The request
Recast the records from the line with "As recorded in" to the line with "69 centimetres" as a two-column CSV with the headers record_text and answer, one row per record. Put each value in a single quoted field, with any line breaks replaced by spaces.

Exercise data
______________________________

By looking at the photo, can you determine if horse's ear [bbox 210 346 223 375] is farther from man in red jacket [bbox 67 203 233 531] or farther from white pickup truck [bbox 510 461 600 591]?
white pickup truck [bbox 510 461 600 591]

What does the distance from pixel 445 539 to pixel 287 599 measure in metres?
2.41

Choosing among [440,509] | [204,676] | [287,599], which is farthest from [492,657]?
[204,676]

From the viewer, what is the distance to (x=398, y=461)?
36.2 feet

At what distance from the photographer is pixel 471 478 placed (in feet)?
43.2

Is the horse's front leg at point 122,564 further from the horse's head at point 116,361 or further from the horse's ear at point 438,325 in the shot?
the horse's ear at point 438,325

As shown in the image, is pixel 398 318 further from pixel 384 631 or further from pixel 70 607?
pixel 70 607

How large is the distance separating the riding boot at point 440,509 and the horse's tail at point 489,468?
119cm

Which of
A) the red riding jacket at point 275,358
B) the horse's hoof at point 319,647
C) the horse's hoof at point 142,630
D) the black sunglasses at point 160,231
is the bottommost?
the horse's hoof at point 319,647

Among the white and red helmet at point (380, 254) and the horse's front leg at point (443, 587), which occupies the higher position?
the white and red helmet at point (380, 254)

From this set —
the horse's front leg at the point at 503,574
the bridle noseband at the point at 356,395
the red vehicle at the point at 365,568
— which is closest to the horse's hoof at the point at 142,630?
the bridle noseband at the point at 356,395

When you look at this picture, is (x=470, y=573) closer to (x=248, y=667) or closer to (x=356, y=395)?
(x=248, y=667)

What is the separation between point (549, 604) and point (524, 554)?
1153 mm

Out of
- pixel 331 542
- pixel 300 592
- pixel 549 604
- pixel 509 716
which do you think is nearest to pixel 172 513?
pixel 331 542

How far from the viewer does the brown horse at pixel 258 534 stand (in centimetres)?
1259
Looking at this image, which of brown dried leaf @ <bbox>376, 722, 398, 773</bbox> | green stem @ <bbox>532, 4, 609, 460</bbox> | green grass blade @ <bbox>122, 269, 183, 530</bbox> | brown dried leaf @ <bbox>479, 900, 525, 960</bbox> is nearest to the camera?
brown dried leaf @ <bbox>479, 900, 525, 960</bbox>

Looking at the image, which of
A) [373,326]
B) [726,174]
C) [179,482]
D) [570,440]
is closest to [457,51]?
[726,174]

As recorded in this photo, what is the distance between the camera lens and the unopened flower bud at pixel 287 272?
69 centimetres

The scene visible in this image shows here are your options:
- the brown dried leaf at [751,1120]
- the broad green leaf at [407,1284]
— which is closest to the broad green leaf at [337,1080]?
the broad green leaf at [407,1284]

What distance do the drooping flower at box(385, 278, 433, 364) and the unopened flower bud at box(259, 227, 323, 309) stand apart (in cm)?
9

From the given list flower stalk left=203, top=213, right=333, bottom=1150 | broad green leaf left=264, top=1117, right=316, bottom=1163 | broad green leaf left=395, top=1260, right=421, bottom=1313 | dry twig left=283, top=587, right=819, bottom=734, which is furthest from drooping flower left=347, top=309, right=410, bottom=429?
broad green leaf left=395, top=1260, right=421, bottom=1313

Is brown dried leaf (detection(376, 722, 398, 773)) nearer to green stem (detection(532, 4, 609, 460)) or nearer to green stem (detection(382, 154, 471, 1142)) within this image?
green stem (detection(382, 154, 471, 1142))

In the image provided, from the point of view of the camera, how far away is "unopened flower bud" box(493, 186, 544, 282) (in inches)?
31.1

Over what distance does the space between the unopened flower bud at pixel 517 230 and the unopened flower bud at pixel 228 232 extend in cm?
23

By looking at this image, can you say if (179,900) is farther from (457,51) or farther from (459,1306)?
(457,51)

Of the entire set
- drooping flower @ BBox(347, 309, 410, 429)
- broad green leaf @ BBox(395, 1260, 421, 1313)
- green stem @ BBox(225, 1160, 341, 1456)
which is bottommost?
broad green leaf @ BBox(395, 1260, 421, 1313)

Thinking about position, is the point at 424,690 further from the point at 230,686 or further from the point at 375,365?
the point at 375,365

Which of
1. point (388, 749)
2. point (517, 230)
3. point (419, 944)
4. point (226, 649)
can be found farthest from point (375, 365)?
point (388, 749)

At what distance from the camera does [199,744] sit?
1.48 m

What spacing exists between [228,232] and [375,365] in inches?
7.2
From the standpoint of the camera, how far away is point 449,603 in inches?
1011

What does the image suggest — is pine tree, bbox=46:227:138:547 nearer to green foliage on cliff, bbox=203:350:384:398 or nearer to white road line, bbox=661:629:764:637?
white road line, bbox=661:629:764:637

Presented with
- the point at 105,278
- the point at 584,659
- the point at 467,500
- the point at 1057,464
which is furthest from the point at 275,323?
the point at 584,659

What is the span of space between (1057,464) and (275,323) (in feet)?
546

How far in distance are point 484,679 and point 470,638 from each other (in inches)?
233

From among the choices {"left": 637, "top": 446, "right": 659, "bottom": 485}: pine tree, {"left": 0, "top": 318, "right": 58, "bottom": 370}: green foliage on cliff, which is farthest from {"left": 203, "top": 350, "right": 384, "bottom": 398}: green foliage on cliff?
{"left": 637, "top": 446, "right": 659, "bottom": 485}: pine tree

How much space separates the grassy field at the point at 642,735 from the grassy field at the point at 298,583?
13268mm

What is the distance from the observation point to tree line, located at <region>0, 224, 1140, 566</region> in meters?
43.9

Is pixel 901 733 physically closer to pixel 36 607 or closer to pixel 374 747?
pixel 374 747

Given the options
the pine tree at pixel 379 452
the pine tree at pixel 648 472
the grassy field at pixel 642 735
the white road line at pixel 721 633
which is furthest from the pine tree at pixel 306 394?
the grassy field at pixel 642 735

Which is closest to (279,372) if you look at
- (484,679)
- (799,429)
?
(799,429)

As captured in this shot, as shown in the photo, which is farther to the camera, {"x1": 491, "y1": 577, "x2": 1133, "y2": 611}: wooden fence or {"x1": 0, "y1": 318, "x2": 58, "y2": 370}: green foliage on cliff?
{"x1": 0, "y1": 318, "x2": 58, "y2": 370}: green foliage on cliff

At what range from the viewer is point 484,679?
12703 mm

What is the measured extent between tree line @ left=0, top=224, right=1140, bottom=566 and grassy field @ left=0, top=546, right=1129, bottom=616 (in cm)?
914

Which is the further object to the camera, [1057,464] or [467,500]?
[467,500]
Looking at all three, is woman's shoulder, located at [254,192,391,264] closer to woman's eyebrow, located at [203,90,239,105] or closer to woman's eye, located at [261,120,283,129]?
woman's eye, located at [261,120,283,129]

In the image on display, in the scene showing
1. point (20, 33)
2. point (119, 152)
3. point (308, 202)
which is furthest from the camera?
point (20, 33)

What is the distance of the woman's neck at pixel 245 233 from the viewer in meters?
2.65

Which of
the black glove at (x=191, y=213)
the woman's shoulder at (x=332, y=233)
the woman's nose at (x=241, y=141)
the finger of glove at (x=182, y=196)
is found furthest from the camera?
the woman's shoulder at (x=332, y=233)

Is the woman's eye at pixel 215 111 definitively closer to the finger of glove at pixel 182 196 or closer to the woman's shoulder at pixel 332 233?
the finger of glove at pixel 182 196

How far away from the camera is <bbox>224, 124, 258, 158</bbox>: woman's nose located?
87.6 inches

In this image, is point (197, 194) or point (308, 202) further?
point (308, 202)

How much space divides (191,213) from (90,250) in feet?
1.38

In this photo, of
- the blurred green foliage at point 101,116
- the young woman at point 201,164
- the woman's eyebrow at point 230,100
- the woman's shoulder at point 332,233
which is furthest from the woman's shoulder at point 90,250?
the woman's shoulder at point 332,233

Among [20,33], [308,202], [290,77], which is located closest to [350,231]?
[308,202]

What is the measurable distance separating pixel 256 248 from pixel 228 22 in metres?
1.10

______________________________

Full answer
record_text,answer
"As recorded in this photo, what is the distance between the camera lens and the unopened flower bud at pixel 287 272?","69 centimetres"